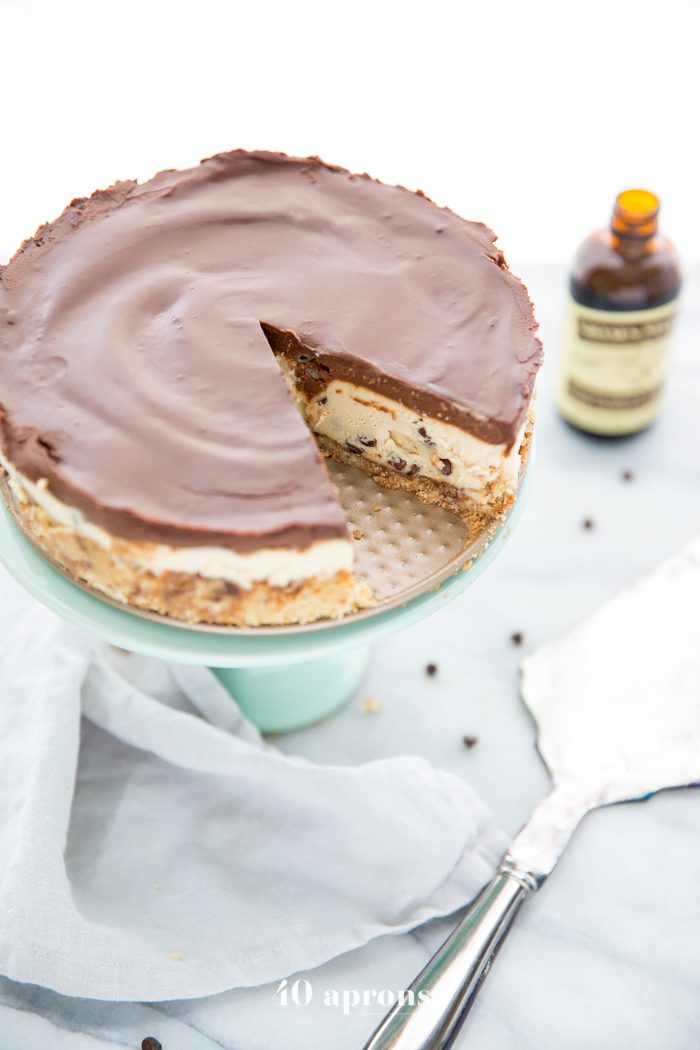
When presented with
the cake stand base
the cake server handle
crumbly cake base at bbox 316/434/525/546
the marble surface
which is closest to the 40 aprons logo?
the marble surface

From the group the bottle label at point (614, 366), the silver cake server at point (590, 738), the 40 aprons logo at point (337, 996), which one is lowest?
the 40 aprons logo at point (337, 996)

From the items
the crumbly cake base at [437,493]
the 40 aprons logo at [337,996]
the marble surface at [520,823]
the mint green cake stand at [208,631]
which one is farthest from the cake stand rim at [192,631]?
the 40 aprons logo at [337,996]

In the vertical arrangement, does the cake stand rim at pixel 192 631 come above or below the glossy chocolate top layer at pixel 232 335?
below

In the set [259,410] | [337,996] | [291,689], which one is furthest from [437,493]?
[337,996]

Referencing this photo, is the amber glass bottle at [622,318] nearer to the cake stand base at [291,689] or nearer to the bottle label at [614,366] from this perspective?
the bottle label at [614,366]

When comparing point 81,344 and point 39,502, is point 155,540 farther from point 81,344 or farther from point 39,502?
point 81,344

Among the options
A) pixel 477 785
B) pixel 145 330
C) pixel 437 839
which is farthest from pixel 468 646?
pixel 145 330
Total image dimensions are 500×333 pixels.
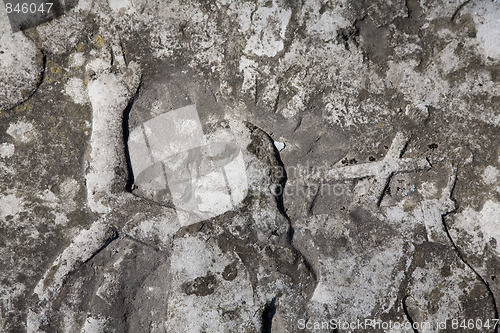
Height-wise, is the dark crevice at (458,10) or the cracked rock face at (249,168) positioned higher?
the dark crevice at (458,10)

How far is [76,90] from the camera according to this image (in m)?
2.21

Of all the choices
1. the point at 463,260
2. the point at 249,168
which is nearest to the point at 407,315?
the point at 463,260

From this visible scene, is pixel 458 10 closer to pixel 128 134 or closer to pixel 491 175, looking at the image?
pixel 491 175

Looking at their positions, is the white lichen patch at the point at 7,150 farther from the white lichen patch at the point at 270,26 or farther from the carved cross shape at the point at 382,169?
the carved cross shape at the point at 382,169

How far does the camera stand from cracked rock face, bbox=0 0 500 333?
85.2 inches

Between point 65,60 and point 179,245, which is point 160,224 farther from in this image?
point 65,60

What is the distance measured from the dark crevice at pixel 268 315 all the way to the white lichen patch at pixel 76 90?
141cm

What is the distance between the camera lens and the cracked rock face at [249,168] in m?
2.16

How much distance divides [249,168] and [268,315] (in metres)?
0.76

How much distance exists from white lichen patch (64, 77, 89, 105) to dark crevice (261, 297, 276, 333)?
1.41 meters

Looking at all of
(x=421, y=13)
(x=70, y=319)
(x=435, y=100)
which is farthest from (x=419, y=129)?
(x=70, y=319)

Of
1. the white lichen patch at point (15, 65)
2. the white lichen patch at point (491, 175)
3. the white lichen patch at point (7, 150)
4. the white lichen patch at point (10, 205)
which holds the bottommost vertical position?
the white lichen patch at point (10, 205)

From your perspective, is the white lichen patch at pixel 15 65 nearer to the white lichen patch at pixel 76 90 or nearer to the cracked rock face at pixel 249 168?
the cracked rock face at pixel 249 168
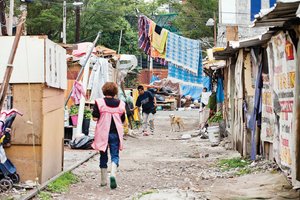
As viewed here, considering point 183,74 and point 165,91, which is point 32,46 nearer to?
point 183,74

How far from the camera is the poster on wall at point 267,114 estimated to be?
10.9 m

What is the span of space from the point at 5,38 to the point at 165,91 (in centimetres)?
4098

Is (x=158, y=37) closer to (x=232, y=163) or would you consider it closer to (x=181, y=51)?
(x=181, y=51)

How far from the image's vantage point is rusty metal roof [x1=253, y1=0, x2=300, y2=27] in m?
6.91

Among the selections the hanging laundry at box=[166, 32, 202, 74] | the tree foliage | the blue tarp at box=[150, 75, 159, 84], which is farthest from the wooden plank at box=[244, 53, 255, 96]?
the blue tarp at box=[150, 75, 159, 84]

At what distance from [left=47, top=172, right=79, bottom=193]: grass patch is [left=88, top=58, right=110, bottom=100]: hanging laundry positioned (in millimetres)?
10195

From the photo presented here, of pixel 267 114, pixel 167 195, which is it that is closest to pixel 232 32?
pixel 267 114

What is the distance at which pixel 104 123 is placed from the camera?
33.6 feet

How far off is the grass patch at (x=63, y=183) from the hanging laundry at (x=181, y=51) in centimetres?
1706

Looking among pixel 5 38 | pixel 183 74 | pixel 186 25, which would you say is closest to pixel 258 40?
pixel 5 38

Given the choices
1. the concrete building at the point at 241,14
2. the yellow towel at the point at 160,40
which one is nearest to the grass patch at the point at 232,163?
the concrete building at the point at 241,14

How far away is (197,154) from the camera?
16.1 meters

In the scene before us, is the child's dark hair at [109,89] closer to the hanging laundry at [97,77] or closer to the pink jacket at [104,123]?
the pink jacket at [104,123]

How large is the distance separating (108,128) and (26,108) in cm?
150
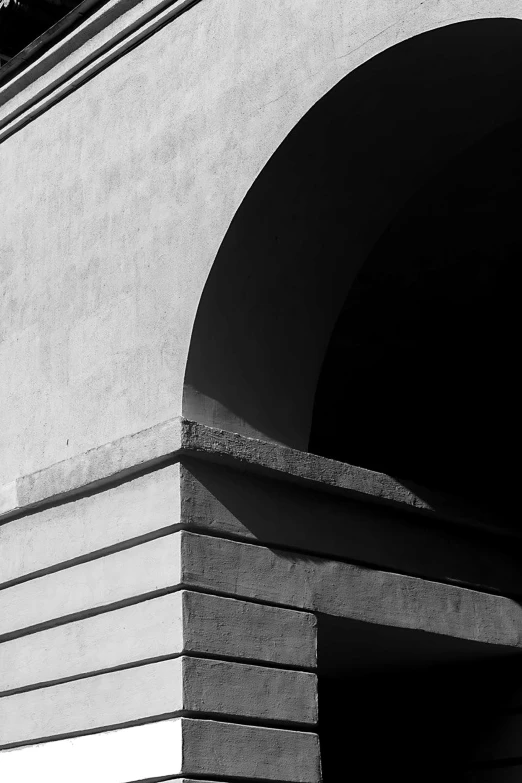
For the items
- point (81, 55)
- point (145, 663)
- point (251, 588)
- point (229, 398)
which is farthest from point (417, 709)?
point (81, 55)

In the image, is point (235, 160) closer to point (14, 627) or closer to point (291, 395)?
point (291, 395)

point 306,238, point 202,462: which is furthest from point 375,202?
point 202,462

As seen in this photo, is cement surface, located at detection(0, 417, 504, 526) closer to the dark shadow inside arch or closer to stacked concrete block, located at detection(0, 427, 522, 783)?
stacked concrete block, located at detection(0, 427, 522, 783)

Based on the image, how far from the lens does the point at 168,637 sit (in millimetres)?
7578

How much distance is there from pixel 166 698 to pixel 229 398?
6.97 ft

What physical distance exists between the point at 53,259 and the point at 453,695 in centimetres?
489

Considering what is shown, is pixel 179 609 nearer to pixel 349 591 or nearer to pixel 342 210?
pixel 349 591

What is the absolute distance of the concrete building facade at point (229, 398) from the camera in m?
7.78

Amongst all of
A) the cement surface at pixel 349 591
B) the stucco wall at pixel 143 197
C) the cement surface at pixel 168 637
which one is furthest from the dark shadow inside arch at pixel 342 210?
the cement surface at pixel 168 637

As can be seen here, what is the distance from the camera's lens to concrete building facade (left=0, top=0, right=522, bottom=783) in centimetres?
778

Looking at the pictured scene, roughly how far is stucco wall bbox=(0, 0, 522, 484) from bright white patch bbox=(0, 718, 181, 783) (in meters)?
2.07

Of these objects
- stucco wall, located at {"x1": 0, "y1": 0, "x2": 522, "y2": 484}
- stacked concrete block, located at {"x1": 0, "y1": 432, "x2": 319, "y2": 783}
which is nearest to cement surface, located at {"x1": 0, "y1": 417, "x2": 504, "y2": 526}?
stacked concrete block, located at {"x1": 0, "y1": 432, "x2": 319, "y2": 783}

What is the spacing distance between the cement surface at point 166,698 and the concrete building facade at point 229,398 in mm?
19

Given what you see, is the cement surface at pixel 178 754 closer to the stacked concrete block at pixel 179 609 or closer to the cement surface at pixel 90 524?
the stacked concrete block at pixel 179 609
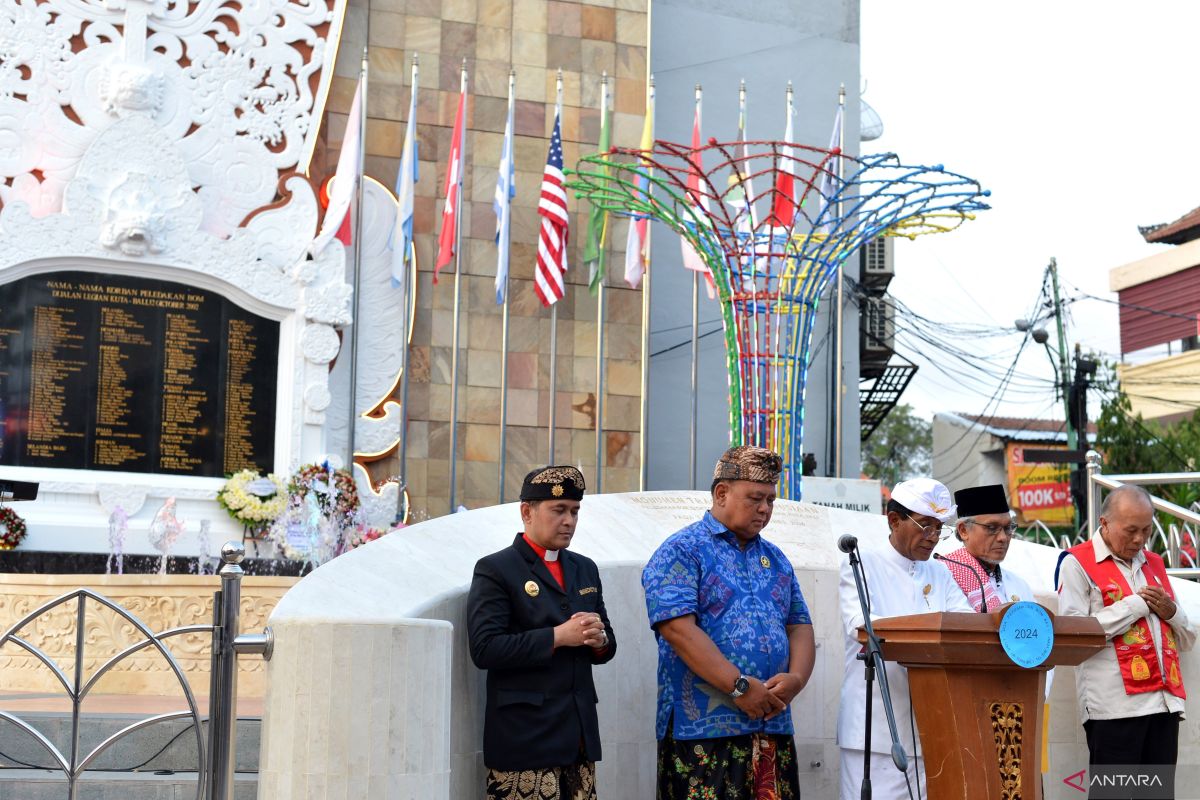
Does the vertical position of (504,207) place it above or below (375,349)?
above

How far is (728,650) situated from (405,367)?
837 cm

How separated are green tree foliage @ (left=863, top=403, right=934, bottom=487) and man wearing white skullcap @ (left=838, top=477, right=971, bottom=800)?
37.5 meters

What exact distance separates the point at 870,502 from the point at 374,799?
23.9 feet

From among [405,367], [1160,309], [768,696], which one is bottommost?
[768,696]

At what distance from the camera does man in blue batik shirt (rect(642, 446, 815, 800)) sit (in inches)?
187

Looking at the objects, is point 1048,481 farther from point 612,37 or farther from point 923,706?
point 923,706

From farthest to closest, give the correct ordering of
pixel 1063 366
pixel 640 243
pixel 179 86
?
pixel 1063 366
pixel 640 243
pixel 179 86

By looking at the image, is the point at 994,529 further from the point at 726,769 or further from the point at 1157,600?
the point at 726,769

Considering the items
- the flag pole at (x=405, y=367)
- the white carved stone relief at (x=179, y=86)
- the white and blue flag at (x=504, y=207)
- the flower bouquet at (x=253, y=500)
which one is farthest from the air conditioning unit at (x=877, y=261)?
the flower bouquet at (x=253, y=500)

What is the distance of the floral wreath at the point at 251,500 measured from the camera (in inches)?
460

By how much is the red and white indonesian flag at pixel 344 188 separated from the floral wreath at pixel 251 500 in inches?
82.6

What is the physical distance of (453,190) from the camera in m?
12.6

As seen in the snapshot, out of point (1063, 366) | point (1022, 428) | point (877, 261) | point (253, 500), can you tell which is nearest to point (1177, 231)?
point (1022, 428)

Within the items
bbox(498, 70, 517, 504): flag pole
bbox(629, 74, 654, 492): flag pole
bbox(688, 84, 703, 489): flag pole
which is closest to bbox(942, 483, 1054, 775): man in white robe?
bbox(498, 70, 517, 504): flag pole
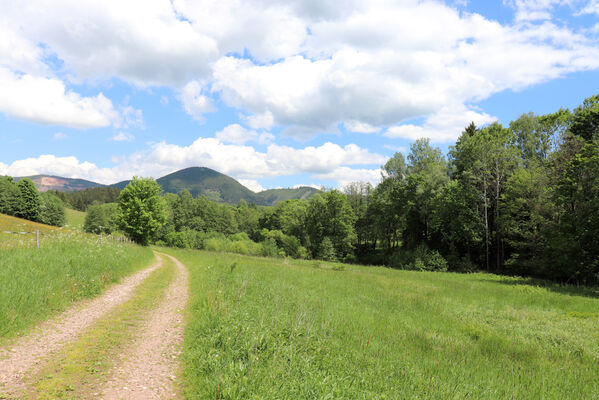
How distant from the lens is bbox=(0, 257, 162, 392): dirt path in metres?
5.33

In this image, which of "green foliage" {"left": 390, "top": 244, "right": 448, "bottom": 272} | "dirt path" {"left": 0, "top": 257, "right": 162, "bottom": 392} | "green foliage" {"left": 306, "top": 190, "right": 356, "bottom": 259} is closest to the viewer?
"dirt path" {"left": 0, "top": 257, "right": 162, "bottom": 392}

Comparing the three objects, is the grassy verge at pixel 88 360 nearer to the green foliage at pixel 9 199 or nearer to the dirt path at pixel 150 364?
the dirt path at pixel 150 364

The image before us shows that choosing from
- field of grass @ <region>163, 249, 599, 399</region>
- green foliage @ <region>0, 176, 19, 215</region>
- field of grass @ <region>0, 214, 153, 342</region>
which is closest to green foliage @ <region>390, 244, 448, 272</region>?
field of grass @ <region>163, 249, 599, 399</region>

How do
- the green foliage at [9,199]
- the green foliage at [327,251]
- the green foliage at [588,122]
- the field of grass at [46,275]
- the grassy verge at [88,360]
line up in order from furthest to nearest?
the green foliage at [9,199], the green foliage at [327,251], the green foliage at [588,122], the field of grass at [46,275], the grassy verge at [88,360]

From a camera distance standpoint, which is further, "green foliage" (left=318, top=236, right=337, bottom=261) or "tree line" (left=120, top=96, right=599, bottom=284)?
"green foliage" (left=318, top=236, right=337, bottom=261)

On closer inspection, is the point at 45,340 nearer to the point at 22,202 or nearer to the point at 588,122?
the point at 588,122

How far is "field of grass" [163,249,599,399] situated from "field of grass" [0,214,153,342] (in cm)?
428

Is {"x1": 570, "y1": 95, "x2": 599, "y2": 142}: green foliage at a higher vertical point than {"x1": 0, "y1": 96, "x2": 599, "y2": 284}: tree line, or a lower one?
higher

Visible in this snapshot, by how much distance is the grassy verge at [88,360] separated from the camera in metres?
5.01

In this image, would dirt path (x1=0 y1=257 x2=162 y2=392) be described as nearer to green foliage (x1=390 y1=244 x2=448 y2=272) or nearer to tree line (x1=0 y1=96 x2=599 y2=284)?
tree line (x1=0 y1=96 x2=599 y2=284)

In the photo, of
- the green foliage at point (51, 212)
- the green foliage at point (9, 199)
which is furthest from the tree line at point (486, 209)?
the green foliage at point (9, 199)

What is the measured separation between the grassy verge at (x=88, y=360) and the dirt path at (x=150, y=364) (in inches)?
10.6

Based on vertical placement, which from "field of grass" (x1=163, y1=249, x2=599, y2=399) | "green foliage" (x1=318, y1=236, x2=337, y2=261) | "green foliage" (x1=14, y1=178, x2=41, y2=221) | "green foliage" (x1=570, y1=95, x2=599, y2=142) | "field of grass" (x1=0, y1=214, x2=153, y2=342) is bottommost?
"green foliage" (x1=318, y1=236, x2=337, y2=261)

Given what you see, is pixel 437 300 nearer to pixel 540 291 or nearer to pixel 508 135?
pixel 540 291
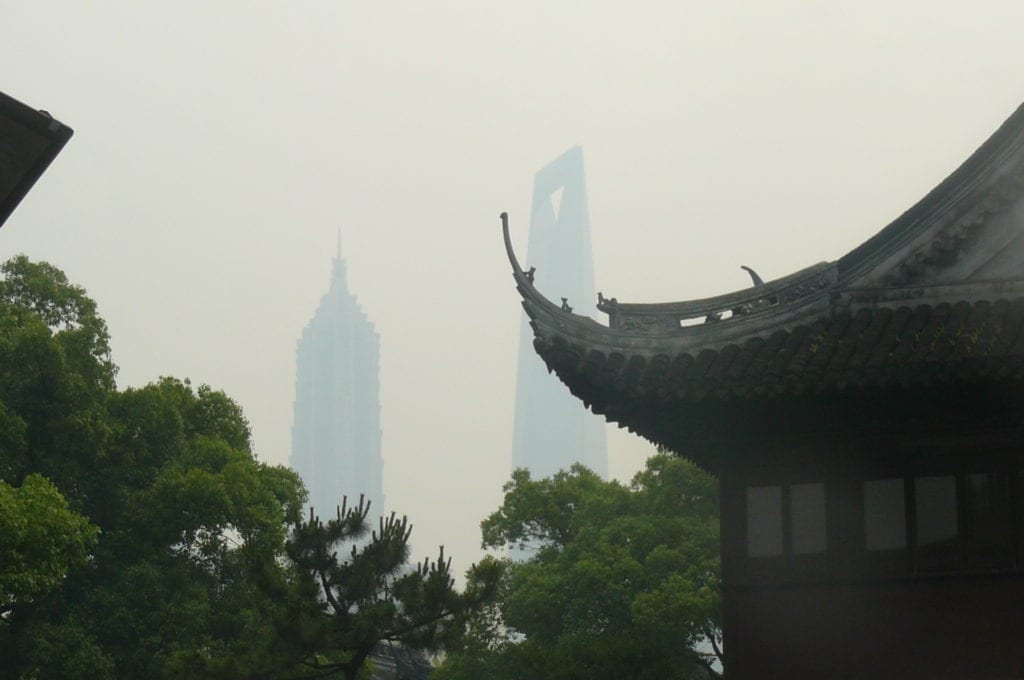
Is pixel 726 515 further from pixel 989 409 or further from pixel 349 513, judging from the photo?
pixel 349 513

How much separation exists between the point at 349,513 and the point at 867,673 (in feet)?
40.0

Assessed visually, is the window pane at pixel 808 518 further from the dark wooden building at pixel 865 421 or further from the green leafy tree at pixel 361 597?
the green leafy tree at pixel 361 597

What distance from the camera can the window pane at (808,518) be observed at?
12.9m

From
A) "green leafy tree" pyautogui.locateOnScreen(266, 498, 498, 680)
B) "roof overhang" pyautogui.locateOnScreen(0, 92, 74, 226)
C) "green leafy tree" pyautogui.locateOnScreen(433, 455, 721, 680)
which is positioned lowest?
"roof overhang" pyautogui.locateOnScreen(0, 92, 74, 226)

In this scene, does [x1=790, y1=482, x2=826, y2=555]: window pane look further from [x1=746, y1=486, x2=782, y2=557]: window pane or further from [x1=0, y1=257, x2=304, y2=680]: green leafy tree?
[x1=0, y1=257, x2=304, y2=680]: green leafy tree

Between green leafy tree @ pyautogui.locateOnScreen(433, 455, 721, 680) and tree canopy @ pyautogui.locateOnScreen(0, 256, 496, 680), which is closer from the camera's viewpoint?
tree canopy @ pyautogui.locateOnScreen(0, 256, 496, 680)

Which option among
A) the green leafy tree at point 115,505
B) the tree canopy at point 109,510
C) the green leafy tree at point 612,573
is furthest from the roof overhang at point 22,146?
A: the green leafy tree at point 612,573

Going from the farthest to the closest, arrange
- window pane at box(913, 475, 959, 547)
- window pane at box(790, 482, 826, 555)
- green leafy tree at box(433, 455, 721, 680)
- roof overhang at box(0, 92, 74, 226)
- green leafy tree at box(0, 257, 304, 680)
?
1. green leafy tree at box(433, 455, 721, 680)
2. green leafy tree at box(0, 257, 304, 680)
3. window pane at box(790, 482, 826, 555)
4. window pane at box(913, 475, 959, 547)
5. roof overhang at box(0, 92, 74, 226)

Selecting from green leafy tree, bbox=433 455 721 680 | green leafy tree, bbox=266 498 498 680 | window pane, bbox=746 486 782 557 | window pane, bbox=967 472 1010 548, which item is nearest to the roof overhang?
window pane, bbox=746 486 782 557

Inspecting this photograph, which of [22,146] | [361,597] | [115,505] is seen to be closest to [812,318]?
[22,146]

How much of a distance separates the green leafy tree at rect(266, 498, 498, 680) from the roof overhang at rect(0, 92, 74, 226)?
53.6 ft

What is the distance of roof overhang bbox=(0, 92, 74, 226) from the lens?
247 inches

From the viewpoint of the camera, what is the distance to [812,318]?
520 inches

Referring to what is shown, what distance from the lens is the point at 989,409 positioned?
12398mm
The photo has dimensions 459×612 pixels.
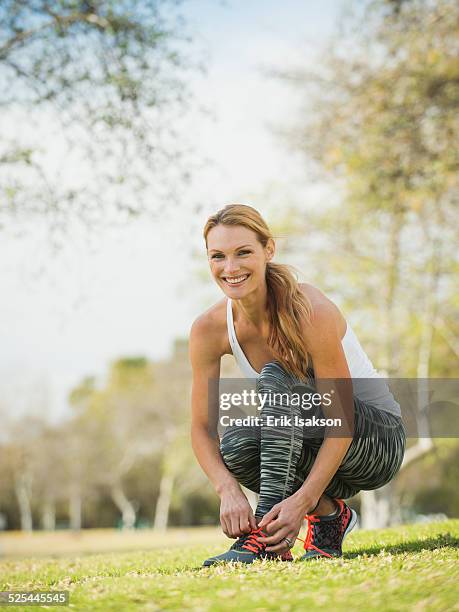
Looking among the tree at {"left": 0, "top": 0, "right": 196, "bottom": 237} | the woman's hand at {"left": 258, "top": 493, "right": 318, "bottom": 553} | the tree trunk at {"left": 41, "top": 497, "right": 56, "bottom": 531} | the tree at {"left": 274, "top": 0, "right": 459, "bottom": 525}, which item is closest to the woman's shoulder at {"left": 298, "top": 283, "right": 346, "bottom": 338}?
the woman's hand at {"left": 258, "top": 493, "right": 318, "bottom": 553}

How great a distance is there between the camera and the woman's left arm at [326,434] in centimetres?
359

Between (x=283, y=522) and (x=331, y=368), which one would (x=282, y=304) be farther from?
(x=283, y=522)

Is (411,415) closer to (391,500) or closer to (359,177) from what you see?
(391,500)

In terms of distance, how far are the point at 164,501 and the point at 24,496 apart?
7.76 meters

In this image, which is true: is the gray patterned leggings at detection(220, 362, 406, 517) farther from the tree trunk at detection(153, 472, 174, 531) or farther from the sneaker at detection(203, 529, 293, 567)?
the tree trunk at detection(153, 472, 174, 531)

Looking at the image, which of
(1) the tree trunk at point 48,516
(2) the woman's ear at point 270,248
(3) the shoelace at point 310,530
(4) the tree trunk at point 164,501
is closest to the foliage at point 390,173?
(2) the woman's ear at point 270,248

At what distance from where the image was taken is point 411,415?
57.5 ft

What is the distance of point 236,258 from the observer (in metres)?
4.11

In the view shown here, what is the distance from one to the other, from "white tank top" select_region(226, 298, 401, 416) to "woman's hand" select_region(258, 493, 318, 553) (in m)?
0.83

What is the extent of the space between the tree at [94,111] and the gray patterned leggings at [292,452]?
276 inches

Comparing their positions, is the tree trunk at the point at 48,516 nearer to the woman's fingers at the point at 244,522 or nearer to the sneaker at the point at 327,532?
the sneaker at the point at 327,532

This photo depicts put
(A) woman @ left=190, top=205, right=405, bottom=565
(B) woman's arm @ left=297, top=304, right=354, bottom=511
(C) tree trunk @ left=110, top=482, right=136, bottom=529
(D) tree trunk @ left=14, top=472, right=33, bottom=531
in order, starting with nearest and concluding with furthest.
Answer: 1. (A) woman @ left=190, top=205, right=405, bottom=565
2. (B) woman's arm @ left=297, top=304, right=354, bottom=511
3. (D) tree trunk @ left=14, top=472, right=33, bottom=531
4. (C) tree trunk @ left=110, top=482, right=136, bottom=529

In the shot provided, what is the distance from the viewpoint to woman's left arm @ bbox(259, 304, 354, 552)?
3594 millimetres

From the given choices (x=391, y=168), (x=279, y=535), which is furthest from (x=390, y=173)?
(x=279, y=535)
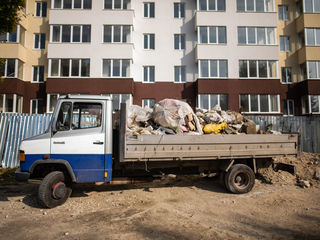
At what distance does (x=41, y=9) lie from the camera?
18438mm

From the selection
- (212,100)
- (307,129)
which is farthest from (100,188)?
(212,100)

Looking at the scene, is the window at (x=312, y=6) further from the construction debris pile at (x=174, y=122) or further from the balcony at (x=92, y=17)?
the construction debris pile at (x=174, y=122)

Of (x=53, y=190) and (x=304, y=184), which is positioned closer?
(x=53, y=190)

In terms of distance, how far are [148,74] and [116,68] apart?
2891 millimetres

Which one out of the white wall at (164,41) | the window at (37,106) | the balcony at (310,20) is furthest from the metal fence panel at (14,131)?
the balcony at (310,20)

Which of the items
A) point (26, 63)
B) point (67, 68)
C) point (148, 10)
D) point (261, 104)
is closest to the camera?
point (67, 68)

_ _ _ _ _ _ _

__TASK TO CARRY OUT__: Quote, word for word and nothing more, every line from the line with "What is the extent" to the end of the entries, including both ends; skip any pictures.

__THE SOLUTION__:
What is the extent of the space between the tree at [94,111] and the gray patterned leggings at [292,452]?
276 inches

Comparing their positions, is the tree trunk at the point at 48,516 nearer to the woman's fingers at the point at 244,522 or nearer to the sneaker at the point at 327,532?
the sneaker at the point at 327,532

This photo depicts put
(A) woman @ left=190, top=205, right=405, bottom=565
(B) woman's arm @ left=297, top=304, right=354, bottom=511
(C) tree trunk @ left=110, top=482, right=136, bottom=529
(D) tree trunk @ left=14, top=472, right=33, bottom=531
in order, starting with nearest and concluding with furthest.
Answer: 1. (A) woman @ left=190, top=205, right=405, bottom=565
2. (B) woman's arm @ left=297, top=304, right=354, bottom=511
3. (D) tree trunk @ left=14, top=472, right=33, bottom=531
4. (C) tree trunk @ left=110, top=482, right=136, bottom=529

In the shot provided, what is the distance from the viewpoint to woman's left arm @ bbox(259, 304, 354, 552)?
3594 millimetres

From the given choices (x=391, y=168), (x=279, y=535), which is furthest from (x=390, y=173)?
(x=279, y=535)
At what distance does (x=41, y=9) lie from the camera?
18438mm

From the selection
- (212,100)
- (307,129)
which is farthest from (100,188)?
(212,100)

Looking at the scene, is the window at (x=312, y=6) further from the construction debris pile at (x=174, y=122) or further from the balcony at (x=92, y=17)?
the construction debris pile at (x=174, y=122)

Of (x=53, y=190) and (x=304, y=184), which is positioned closer?
(x=53, y=190)

In terms of distance, how far are [148,74] and [116,68] apart?
2891 millimetres

Which one out of the white wall at (164,41) | the window at (37,106) | the balcony at (310,20) is furthest from the metal fence panel at (14,131)?
the balcony at (310,20)

Which of the items
A) point (26, 63)
B) point (67, 68)
C) point (148, 10)
D) point (261, 104)
is closest to the camera?
point (67, 68)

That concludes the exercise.